AUFGABEN
[1] Übersetze aus dem Rennbericht den Satz „Mit 1:13,1 blieb die im Vorjahr von Kana de Beylev auf blanke 1:12 geschraubte Rennbestzeit unangetastet.“ ins Englische.
[2] Schreib den Rennbericht über Liza weiter, direkt nach der Zeile „Prix Ozo (Gruppe II nat., dreij. Stuten)“.

====== TEXTAUSZUG

Zwei unmerkliche Winke ihres Meisters, der anschließend die Hände in den Schoß legen konnte - schon stiefelte Liza los und schlug 2½ Längen voraus in einer Mischung zwischen „leicht“ und „überlegen“ zum sechsten Mal in ihrer lediglich sieben Auftritte umfassenden Laufbahn als Beste an. Drei Gruppe-Treffer und 163.680 Euro prangen nun in ihrem Fahrtenbuch, womit sie ihrer viel später reiferen Mutter klar voraus ist: Bélina hat ihren ersten Gruppe-Treffer erst ein Jahr später als Vierjährige am 19. Mai 2015 gelandet - beim 14. Engagement.
Den Ehrenplatz hielt Riesenaußenseiterin Luna Nova Gwen eisern gegen die enorm zuverlässige Louisiane de Bomo fest, die mit 218.500 Euro ihren Status als Gewinnsummen-Königin des Jahrgangs verteidigte. Pech hatte Lotta Bourbon, die sich nie recht zu entfalten vermochte und tatenlos zusehen musste, wie ihr mit Lilas Castelle ein weiterer Longshot die vierte Prämie vor der Nase wegschnappte.
Mit 1:13,1 blieb die im Vorjahr von Kana de Beylev auf blanke 1:12 geschraubte Rennbestzeit unangetastet.
„Liza hat dieses Rennen gebraucht, denn seit ihrem letzten Start sind schon wieder fünf Wochen ins Land geggangen. Sie entwickelt sich mental wie körperlich, wie es besser nicht sein könnte, und kann die Tempi sehr effektiv wechseln. Wie’s heute aussah, können wir guter Dinge zum Prix Albert Viel reisen“, bestätigte Bazire die Eindrücke der Kiebitze.
Prix Ozo (Gruppe II nat., dreij. Stuten)

============
====== ANGEZEIGTE EINTRÄGE

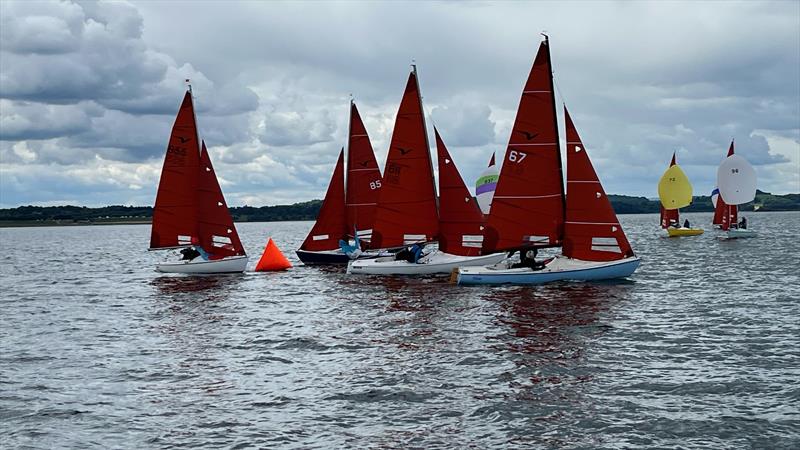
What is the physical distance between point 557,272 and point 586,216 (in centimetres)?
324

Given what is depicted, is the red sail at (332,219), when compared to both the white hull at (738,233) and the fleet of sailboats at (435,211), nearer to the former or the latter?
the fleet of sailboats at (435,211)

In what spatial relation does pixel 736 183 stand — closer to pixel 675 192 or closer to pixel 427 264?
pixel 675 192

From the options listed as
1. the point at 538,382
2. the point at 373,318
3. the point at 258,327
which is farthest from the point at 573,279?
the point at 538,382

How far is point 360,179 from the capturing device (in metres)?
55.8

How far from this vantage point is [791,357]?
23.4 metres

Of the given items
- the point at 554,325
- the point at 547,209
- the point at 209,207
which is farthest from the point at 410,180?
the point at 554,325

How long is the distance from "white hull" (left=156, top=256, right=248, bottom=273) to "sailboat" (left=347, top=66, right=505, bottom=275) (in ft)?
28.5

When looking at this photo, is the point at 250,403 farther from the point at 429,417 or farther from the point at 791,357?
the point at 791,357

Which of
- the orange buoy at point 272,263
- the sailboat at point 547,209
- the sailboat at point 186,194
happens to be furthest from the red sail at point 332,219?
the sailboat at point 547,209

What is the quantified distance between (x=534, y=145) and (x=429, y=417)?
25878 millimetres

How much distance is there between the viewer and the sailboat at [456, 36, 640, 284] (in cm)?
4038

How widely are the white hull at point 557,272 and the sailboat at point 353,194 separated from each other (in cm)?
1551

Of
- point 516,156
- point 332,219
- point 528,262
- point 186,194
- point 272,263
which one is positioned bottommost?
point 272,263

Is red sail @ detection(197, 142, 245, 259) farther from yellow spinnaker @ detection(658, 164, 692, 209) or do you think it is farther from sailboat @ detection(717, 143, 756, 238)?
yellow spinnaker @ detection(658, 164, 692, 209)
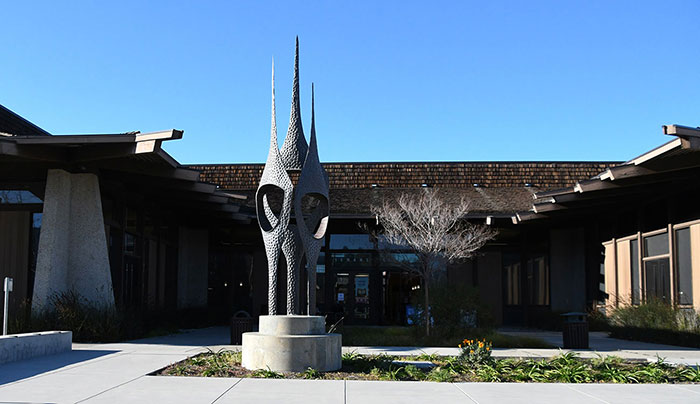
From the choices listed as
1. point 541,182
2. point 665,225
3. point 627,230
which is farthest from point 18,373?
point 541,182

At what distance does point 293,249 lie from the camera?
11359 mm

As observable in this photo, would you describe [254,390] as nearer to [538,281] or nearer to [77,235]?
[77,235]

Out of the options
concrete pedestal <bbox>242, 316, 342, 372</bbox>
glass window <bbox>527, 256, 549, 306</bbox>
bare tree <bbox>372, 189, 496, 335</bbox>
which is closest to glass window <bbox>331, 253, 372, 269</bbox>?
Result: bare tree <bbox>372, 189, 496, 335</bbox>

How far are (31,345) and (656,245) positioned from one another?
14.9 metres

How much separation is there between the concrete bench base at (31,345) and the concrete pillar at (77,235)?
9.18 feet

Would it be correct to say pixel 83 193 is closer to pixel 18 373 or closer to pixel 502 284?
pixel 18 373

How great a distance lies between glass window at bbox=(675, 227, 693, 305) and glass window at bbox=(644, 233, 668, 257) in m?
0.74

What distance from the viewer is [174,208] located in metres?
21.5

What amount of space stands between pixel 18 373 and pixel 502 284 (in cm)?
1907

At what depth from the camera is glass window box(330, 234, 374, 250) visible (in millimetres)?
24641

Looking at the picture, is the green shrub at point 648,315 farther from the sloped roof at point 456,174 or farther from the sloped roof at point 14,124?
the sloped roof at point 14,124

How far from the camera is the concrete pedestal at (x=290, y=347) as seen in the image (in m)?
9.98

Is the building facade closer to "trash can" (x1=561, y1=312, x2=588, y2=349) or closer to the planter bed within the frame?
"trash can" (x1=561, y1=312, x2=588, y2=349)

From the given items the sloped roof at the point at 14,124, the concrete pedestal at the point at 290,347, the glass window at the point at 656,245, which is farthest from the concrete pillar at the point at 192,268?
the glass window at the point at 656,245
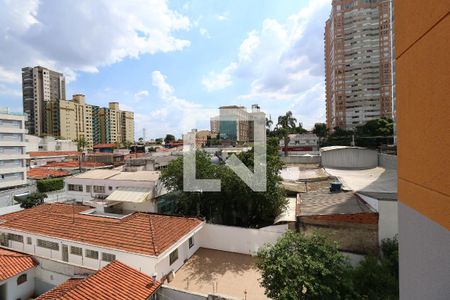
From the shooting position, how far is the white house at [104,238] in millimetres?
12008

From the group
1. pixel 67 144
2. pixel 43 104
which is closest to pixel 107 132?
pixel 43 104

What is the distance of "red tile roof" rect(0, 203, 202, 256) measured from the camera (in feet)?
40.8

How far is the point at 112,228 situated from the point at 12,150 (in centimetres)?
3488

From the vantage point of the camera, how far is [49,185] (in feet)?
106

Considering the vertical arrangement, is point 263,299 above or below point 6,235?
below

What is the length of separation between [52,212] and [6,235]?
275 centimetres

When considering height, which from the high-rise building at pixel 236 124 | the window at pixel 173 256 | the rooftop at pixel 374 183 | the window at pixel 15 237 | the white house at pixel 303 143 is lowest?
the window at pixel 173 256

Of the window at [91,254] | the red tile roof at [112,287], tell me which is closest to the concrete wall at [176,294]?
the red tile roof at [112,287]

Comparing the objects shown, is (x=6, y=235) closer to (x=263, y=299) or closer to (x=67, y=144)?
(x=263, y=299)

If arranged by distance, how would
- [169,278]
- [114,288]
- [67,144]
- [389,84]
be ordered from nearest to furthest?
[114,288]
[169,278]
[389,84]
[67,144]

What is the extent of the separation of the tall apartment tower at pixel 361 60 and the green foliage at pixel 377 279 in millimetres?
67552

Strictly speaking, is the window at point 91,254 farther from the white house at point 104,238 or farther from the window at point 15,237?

============
====== ANGEZEIGTE EINTRÄGE

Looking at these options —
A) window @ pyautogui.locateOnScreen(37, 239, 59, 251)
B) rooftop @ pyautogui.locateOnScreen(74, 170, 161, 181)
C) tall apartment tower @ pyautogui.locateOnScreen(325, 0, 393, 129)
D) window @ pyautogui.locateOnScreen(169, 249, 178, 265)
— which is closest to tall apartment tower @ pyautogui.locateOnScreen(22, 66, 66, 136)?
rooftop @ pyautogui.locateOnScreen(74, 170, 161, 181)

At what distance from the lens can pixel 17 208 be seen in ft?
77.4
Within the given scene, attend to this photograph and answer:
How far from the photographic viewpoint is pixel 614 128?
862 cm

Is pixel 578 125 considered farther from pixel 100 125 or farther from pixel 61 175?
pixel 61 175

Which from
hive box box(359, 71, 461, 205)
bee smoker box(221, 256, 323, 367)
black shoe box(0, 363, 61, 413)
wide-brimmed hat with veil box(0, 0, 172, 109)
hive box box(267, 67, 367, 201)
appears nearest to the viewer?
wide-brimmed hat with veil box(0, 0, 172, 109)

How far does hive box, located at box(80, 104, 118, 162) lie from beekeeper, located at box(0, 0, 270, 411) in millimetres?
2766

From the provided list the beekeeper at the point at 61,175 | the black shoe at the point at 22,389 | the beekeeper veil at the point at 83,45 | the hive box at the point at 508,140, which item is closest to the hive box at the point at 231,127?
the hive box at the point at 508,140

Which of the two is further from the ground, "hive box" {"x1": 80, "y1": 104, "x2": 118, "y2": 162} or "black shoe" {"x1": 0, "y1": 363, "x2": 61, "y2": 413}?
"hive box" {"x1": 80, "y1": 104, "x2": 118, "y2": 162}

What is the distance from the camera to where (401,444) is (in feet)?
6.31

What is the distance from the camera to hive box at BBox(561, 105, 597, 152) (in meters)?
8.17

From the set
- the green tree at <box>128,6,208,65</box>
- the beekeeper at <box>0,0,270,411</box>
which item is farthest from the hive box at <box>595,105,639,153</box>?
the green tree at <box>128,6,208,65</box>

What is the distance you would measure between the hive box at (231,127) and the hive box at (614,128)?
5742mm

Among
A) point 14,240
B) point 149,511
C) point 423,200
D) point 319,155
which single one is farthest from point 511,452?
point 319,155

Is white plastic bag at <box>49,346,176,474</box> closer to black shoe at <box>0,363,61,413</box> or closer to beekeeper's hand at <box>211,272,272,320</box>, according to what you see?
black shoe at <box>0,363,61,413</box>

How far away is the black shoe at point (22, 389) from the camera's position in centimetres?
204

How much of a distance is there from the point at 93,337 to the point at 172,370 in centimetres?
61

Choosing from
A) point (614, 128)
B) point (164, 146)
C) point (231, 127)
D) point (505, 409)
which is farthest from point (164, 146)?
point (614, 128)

============
====== ANGEZEIGTE EINTRÄGE

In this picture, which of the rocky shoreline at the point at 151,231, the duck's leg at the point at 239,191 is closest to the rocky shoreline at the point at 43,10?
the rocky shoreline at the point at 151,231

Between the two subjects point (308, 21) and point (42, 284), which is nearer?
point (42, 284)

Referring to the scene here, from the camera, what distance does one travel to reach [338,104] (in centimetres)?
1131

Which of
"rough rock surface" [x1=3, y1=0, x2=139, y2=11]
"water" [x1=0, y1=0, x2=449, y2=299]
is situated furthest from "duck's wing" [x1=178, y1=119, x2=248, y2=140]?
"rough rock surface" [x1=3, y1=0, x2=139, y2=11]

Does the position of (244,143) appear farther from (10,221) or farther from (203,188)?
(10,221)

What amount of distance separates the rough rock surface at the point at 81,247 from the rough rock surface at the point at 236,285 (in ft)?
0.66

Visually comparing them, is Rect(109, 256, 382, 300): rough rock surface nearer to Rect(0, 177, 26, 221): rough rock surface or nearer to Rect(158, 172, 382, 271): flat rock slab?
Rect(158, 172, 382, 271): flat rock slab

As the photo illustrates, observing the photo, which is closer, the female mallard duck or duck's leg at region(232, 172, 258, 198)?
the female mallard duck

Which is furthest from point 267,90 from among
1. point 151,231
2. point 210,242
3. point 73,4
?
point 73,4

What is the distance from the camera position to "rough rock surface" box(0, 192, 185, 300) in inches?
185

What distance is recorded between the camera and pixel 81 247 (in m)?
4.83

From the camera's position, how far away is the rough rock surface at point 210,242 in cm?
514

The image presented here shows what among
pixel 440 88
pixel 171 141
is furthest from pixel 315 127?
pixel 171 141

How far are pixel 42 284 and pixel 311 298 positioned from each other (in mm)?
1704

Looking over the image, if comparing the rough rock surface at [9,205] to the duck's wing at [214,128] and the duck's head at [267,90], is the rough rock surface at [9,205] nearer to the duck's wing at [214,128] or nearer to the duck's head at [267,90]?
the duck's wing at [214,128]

============

LÖSUNGEN
[1] At 1:13.1, the race record, which Kana de Beylev had pushed down to a flat 1:12 the year before, remained untouched.

[2]
2175m Bänderstart o.Z., 120.000 Euro
1. Liza Josselyn 13,1 Jean-Michel Bazire 16
3j.br. Stute von Ready Cash a.d. Bélina Josselyn von Love You
Be / Zü: Ecurie Yvan Bernard; Tr: Jean-Michel Bazire
2. Luna Nova Gwen 13,3 Yoann Lebourgeois 880
3. Louisiane de Bomo 13,4 Benjamin Rochard 56
4. Lilas Castelle 13,4 Mathieu Mottier 490
5. Lotta Bourbon 13,4 Eric Raffin 82
6. Lopigna 13,6 Gabriele Gelormini 850
7. La Joyeuse Wicz 13,7 Gwenn Junod 440
8. Lexie de Banville 14,4 Adrien Lamy 1210
9. Layla 14,6 Alexandre Abrivard 810
Let Me Shine Gio dis.r. Matthieu Abrivard 380
Lady dis.r. Clément Duvaldestin 180
Lizy Josselyn dis.r. Anthony Barrier 720
Love Letter dis.r. Julien Dubois 200
Lush Life dis.r. David Thomain 250
Lipanga de Guez dis.r. Tristan Ouvrie 780
Sieg: 16; Richter: leicht 2½ - ½ - Hals - ½ - 2 - 1 Länge; 15 liefen
Zw-Zeiten: 07,9/675m - 10,3/1175m - 14,6/1675m
Wert: 54.000 - 30.000 - 16.800 - 9.600 - 6.000 - 2.400 - 1.200 Euro
Video: https://www.letrot.com/courses/2024-05-28/7500/2
Der „Maître“ auch bei den Hengsten
War „JMB“ mit Liza Josselyn bei schmalen 16:10 ganz klar allererste Wahl, so zählte er 70 Minuten später im Prix Kalmia für die Hengste eher zur Kategorie I b, obwohl sich Lucky Jackson vor 18 Tagen im Prix Paul Karle mit Filius Nicolas an Bord als Zweiter zu Luciano Menuet nachdrücklich angekündigt hatte.
Mit dem Schützling aus dem Hause Allaire knöpfte Alex Abrivard dem von ganz außen mit Verve nach vorn gehuschten Largo de Castelle nach 400 Metern das Kommando ab und schleppte das Feld, aus dem einzig Love and Sun den Dienst im Galopp quittierte, den Berg hinauf bis auf die Zielgerade.
Den am Totalisator knapp vor ihm rangierenden Lovino Bello wusste er als inneren Dritten von Trainingsgefährte Little Brown sowie dessen Anhängseln Lucky Jackson, Lombok Jiel, Lash Perrine und Le Voyou d’Almo wohl bewacht. Reichen sollte es zum vierten halbklassischen Treffer dennoch nicht für den Feliciano-Sohn.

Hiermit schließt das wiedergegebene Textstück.